Other advanced transporation technologies may allow metering of road use so that most roads rarely exceed their capacity. While this reduces congestion, it also reduces residential build-out that goes beyond transportation capacity limits.
So much of the housing decision is based on parents' wishes for children, and the suburb largely exists for this reason. They seek good schools, safe homes with pleasant and private yards, good neighbourhoods and places to play. They want children to have easy access to all their activites and friends. Robocars could take children to school without burdening the parents, allowing easy attendance of remote schools -- even including play visits to friends from that school who live far away. Similarly robocars could take children to soccer matches and other activities, or take children and parents together to parks, play dates and play spaces.

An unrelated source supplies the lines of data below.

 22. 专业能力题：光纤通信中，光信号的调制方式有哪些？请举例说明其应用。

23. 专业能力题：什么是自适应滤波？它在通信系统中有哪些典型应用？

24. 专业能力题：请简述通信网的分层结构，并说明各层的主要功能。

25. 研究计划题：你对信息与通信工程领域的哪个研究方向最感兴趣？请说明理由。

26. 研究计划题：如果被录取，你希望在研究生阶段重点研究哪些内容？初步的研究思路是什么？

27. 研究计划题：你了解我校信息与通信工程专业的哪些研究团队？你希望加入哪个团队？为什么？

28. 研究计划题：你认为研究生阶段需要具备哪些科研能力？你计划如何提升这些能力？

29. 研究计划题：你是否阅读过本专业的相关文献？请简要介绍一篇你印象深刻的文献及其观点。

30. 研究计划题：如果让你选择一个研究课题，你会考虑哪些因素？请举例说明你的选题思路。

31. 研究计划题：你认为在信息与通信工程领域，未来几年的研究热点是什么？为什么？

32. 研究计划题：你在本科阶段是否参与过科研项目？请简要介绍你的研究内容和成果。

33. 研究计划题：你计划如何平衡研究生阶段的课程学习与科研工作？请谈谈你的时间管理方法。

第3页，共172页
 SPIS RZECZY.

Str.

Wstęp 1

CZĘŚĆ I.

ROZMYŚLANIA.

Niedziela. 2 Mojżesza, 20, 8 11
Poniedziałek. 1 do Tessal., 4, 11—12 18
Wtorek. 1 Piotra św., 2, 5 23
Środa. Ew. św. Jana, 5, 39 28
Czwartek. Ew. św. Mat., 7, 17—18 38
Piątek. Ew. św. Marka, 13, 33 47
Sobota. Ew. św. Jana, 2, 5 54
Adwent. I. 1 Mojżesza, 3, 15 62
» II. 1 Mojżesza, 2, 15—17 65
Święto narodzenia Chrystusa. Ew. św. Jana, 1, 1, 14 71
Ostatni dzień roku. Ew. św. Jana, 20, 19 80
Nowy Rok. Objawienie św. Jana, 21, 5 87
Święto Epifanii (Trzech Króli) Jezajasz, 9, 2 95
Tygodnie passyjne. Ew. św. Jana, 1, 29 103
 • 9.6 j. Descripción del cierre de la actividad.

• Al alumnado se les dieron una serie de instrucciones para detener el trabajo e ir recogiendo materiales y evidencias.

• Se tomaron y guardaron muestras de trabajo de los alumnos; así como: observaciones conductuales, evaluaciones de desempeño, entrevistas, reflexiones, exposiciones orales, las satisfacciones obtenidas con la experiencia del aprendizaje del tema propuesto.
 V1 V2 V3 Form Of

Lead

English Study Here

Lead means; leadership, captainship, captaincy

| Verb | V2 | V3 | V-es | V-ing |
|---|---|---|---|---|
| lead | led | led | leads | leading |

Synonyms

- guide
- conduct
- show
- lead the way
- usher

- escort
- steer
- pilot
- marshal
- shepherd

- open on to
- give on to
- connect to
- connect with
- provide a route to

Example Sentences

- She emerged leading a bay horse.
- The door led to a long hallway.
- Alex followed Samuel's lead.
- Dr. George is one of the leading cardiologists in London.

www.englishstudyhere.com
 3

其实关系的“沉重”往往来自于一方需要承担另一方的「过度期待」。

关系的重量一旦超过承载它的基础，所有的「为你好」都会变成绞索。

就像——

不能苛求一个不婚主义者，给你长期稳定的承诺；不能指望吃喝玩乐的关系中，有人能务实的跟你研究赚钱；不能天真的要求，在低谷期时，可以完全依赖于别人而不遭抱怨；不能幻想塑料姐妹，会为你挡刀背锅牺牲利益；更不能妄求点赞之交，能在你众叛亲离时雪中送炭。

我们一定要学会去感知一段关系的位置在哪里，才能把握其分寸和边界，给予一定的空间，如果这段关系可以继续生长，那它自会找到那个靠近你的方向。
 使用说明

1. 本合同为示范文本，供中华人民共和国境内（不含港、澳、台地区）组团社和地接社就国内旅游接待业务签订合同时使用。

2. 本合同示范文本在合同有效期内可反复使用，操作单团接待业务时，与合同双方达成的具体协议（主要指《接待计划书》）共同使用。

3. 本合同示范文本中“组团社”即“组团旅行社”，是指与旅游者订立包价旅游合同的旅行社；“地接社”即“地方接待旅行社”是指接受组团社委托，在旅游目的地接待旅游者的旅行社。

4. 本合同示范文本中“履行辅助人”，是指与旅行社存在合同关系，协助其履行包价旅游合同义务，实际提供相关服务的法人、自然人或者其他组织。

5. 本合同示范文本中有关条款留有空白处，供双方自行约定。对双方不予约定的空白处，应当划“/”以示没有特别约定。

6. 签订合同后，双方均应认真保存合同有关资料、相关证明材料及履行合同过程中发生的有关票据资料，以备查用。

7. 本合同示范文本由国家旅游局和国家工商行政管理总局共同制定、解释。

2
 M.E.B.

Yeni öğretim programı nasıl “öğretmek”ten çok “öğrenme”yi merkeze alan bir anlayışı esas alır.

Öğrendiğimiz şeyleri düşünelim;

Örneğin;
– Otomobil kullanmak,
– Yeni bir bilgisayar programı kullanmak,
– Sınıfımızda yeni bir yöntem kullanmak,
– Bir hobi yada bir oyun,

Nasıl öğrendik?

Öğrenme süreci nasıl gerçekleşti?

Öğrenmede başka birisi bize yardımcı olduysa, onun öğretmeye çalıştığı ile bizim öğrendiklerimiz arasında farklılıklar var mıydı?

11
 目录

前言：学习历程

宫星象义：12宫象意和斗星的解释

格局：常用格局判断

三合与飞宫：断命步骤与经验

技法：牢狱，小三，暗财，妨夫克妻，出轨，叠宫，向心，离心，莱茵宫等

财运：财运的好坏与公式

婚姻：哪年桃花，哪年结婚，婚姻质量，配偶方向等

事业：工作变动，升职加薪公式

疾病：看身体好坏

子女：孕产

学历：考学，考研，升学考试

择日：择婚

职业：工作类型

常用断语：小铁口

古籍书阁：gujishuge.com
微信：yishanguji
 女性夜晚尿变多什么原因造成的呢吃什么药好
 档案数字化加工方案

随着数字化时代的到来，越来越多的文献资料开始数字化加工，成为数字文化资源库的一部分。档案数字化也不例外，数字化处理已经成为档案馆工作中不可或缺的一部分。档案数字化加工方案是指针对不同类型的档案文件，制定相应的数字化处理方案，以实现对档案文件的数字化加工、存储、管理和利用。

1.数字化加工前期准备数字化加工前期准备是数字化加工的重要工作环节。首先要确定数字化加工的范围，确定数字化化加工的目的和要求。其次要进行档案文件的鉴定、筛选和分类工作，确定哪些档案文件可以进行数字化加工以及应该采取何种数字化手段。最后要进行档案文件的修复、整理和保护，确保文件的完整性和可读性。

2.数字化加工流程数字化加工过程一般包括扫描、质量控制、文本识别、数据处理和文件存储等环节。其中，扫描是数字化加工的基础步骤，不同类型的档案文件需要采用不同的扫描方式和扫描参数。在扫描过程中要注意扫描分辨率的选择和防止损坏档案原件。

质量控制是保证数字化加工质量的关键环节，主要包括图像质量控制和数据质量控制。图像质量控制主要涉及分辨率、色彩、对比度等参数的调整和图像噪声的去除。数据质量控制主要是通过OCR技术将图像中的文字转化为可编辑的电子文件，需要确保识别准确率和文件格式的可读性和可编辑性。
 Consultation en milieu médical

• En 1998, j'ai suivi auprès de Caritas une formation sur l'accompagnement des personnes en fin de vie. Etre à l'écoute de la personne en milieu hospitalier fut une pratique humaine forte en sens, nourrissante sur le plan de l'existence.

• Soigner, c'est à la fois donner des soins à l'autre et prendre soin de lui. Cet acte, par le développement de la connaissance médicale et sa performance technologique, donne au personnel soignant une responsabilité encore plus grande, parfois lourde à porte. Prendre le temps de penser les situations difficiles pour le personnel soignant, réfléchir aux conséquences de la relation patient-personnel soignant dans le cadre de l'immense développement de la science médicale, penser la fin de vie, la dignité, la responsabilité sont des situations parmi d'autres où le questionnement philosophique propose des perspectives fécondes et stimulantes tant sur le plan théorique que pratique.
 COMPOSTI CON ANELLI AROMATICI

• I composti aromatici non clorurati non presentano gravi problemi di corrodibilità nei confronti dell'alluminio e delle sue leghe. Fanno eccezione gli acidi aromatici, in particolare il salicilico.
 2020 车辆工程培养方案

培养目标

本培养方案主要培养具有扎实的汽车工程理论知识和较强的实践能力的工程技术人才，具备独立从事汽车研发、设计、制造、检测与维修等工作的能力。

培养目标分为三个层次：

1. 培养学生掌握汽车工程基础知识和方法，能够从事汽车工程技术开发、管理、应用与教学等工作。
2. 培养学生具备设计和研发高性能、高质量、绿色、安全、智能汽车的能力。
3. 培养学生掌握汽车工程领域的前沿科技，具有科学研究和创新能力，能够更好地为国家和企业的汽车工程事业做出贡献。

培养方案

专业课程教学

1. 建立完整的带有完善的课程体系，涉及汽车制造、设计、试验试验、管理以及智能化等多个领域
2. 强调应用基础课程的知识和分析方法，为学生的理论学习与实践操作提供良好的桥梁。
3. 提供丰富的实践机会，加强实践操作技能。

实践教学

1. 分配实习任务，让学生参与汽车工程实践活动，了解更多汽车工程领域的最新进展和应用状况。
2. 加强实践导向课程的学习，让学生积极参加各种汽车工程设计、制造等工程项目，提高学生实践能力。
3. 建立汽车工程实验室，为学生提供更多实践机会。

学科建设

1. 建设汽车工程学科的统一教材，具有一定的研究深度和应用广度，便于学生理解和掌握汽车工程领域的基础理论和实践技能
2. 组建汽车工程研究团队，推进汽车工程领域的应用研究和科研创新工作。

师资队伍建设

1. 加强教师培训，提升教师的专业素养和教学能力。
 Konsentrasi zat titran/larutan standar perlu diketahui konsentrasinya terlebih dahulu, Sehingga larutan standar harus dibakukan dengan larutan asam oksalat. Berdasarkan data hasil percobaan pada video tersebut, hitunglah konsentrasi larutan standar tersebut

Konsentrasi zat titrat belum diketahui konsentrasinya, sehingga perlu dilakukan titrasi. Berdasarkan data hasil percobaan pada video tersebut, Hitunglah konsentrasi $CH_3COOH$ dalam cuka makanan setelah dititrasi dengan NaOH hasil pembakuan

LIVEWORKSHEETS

In theory, a child might live on a farm and still participate in school, play and events like an urban child. Will parents push in this direction, or will they prefer pleasant urban spaces with more walking?
Robocars offer mobility for the disabled and the aged who do not have the ability to drive conventional cars. This population has rarely had mobility that's as good as that of the general population, and superior to today's standards.
Because robocars are equipped with cameras and sensors which record everything around them in 3-D, and they will for many years to come retain these recordings for debugging and accident-evidence purposes, they offer the potential for a high level of surveillance of public and private spaces. These are just some of the robocar privacy implications.
Cars form part of the urban landscape, and they will be changing quite a bit as well. There is a different article on engineering changes in cars to consider.
It's not out of the question that robocars might be able to walk short distances as well as roll. Such a car allows houses to be vehicle accessible when they are not on streets. This can alter urban design.
Robots will do more than drive. They may have a role in policing, putting out fires and bringing us to medical help.
They may also change access to airports (the one type of mass transit that will continue to thrive) both large and small, and speed up the whole process and possibly engender a much simpler and cheaper airport design.
They might also plow the streets and pick up the garbage.
Robocars may expand the sphere of utility for urban attractions such as retail streets, restaurant clusters and parks. Being a short walk from such locations is valued and this shows in real estate values. Robocars may expand the zone considered proximate to these attractions by offering a quick, on-demand trip in 1-2 minutes total time to the walkable zone. They are likely to encourage polycentric urban spaces by offering public (taxi) transportation that is not tied to corridors.
This could create the concept of the Neighbourhood Elevator, a small robocar shuttle that works as the analog of the elevators in the buildings of high density urban areas.